#### [What is required]
Repeat, exactly and with no pictures, the lines that run from the beginning of the entries through the line containing "S-I. Hirano".

#### [Source material]
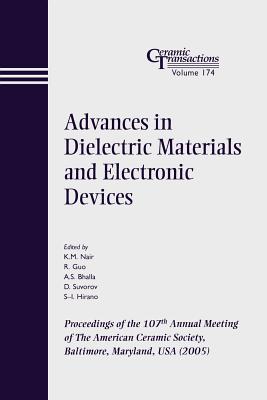 Ceramic Transactions
Volume 174

Advances in Dielectric Materials and Electronic Devices

Edited by
K.M. Nair
R. Guo
A.S. Bhalla
D. Suvorov
S-I. Hirano

Proceedings of the 107$^{th}$ Annual Meeting of The American Ceramic Society, Baltimore, Maryland, USA (2005)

#### [Solution to the problem]
 Ceramic Transactions
Volume 174

Advances in Dielectric Materials and Electronic Devices

Edited by
K.M. Nair
R. Guo
A.S. Bhalla
D. Suvorov
S-I. Hirano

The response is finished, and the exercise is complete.